BME Experiment 2010 Summer Ming-Long Yeh 8/25/2010

1. BME Experiment2010 SummerMing-Long Yeh8/25/2010 Biological Testing of Biomaterials From: Biomaterials Science by Ratner

2. 5. Biological Testing of Biomaterials 5.1 INTRODUCTION TO TESTING BIOMATERIALS 5.2 IN VITRO ASSESSMENT OF TISSUE COMPATIBILITY 5.3 IN VIVO ASSESSMENT OF TISSUE COMPATIBILITY 5.4 EVALUATION OF BLOOD-MATERIALS INTERACTIONS 5.5 LARGE ANIMAL MODELS IN CARDIAC AND VASCULAR BIOMATERIALS RESEARCH AND TESTING 5.6 MICROSCOPY FOR BIOMATERIALS SCIENCE

3. 5.1 INTRODUCTION TO TESTING BIOMATERIALS

4. 5.1 INTRODUCTION TO TESTING BIOMATERIALS • How can biomaterials be evaluated to determine if they are biocompatible and will function in a biologically appropriate manner in the in vivo environment? • This introduction: common to all biomaterials biological testing.

5. 5.1 INTRODUCTION TO TESTING BIOMATERIALS • Evaluation under in vitro (literally "in glass") conditions: rapid and inexpensive data on biological interaction (Chapter 5. 2). • The question: will the in vitro test measure parameters relevant to what will occur in vivo environment?

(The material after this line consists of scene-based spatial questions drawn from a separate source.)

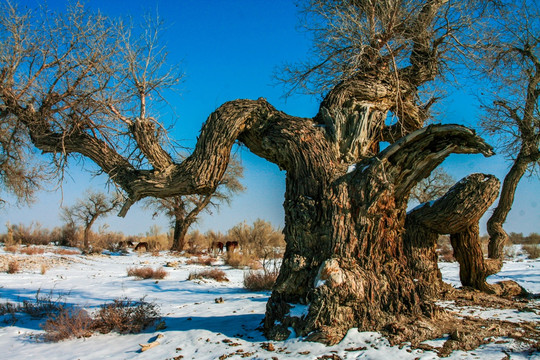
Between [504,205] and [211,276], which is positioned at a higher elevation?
[504,205]

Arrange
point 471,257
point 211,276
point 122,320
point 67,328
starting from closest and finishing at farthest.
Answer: point 67,328 < point 122,320 < point 471,257 < point 211,276

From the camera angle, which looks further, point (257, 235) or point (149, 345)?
point (257, 235)

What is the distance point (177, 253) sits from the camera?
2228 centimetres

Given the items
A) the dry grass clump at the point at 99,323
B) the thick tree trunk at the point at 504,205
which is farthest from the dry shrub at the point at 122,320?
the thick tree trunk at the point at 504,205

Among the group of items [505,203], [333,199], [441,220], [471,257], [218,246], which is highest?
[505,203]

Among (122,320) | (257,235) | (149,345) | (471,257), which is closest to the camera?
(149,345)

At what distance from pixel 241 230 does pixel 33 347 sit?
64.2 feet

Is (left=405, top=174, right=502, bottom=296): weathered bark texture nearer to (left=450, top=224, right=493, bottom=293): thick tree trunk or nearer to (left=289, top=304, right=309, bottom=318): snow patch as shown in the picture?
(left=450, top=224, right=493, bottom=293): thick tree trunk

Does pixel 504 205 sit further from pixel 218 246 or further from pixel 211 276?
pixel 218 246

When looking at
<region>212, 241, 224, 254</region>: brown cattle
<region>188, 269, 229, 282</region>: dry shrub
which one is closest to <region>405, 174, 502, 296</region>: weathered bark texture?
<region>188, 269, 229, 282</region>: dry shrub

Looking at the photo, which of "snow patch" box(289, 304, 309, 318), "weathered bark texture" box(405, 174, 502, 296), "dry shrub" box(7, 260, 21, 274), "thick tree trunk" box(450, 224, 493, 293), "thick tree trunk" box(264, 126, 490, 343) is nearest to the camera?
"thick tree trunk" box(264, 126, 490, 343)

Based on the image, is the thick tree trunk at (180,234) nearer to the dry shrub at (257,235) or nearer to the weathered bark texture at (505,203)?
the dry shrub at (257,235)

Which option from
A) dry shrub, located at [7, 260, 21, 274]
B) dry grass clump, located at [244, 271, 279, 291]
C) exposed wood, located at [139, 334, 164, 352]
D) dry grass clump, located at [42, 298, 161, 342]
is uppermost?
dry shrub, located at [7, 260, 21, 274]

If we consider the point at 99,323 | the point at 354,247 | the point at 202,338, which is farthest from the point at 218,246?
the point at 354,247
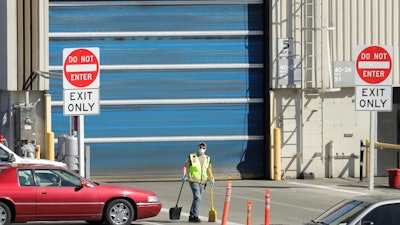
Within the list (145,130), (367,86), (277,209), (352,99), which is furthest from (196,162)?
(352,99)

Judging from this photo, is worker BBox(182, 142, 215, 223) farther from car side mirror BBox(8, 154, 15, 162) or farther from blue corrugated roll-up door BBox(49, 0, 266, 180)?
blue corrugated roll-up door BBox(49, 0, 266, 180)

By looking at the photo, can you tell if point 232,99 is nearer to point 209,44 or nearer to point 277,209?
point 209,44

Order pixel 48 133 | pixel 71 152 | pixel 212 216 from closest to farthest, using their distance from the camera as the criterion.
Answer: pixel 212 216 < pixel 71 152 < pixel 48 133

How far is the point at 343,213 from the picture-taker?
43.9 ft

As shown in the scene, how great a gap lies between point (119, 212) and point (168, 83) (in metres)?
10.9

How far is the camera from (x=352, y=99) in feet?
98.6

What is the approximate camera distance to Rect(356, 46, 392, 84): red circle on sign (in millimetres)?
24656

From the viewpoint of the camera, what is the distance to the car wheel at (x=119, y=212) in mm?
18531

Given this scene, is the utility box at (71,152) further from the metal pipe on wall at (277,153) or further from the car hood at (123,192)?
the metal pipe on wall at (277,153)

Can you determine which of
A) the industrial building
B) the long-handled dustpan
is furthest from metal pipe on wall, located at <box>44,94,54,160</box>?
the long-handled dustpan

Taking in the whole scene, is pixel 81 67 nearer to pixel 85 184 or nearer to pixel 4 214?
pixel 85 184

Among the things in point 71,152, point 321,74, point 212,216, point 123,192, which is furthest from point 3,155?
point 321,74

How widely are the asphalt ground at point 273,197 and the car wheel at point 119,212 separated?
3.81ft

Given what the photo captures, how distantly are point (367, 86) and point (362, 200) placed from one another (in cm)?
1138
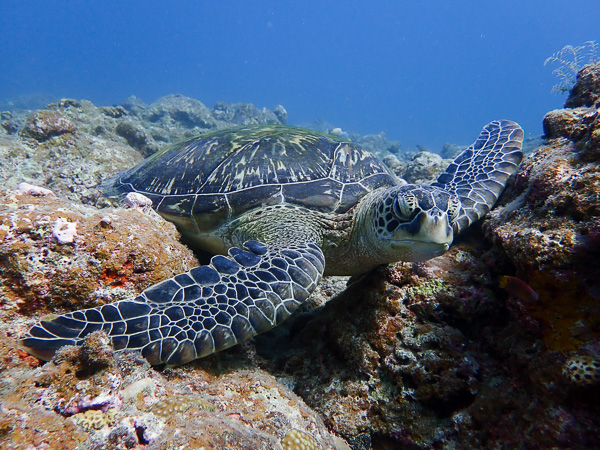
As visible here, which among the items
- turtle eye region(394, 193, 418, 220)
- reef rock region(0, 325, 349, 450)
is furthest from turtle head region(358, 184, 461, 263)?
reef rock region(0, 325, 349, 450)

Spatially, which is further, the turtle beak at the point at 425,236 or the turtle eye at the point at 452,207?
the turtle eye at the point at 452,207

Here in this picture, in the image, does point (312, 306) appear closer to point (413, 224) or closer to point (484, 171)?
point (413, 224)

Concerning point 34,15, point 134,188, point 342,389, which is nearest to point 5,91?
point 134,188

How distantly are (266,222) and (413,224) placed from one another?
140cm

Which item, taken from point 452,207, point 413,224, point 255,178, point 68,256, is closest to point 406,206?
point 413,224

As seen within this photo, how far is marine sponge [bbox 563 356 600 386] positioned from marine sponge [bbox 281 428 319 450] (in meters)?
1.17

6. 5.1 INTRODUCTION TO TESTING BIOMATERIALS • For example, tissue culture polystyrene, a surface modified polymer, will readily attach and grow most cells in culture. • Untreated polystyrene will neither attach nor grow mammalian cells. • Yet when implanted in vivo, both materials heal almost indistinguishably with a thin foreign body capsule. • Thus, the results of the in vitro test do not provide information relevant to the implant situation.

7. 5.1 INTRODUCTION TO TESTING BIOMATERIALS • In vitro tests minimize the use of animals in research, a desirable goal. • Also, in vitro testing is required by most regulatory agencies in the device approval process for clinical application. • When appropriately used, in vitro testing provides useful insights that can dictate whether a device need be further evaluated in expensive in vivo experimental models.

8. 5.1 INTRODUCTION TO TESTING BIOMATERIALS • Animals are used for testing biomaterials to model the environment that might be encountered in humans (Chapter 5. 3). • However, there is great range in animal anatomy, physiology, and biochemistry. • Will the animal model provide data useful for predicting how a device performs in humans? • Without validation to human clinical studies, it is often difficult to draw strong conclusions from performance in animals.

9. 5.1 INTRODUCTION TO TESTING BIOMATERIALS • The first step in designing animal testing procedures is to choose an animal model that offers a reasonable parallel anatomically or biochemically to the situation in humans. • Experiments designed • to minimize the number of animals needed, • ensure that the animals are treated humanely (e. g., NIH guidelines for the use of laboratory animals), and • maximize the relevant information generated by the testing procedure are essential.

10. 5.1 INTRODUCTION TO TESTING BIOMATERIALS • Some biomaterials fulfill their intended function in seconds. • Others are implanted for a lifetime (10 years ? 70 years?). • Are 6-month implantation times useful to learn about a device intended for 3-minute insertion? • Will six months implantation in a test model provide adequate information to draw conclusions about the performance of a device intended for lifetime implantation?

11. 5.1 INTRODUCTION TO TESTING BIOMATERIALS • Assistance in the design of many biomaterials tests is available through national and international standards-organizations. • Thus, the American Society for Testing Materials (ASTM) and the International Standards Organization (IS0) can often provide detailed protocols for widely accepted, carefully thought out testing procedures. • Other testing protocols are available through government agencies (e. g., the FDA) and through commercial testing laboratories.

12. 5.2 IN VITRO ASSESSMENT OF TISSUE COMPATIBILITY

13. 5.2 IN VITRO ASSESSMENT OF TISSUE COMPATIBILITY • “Cytotoxicity”: to cause toxic effects (death, alterations in cellular membrane permeability, enzymatic inhibition, etc.) at the cellular level. • It is distinctly different from physical factors that affect cellular adhesion (surface charge of a material, hydrophobicity, hydrophilicity, etc.). • Evaluation of biomaterials by methods that use isolated, adherent cells in culture to measure cytotoxicity and biological compatibility.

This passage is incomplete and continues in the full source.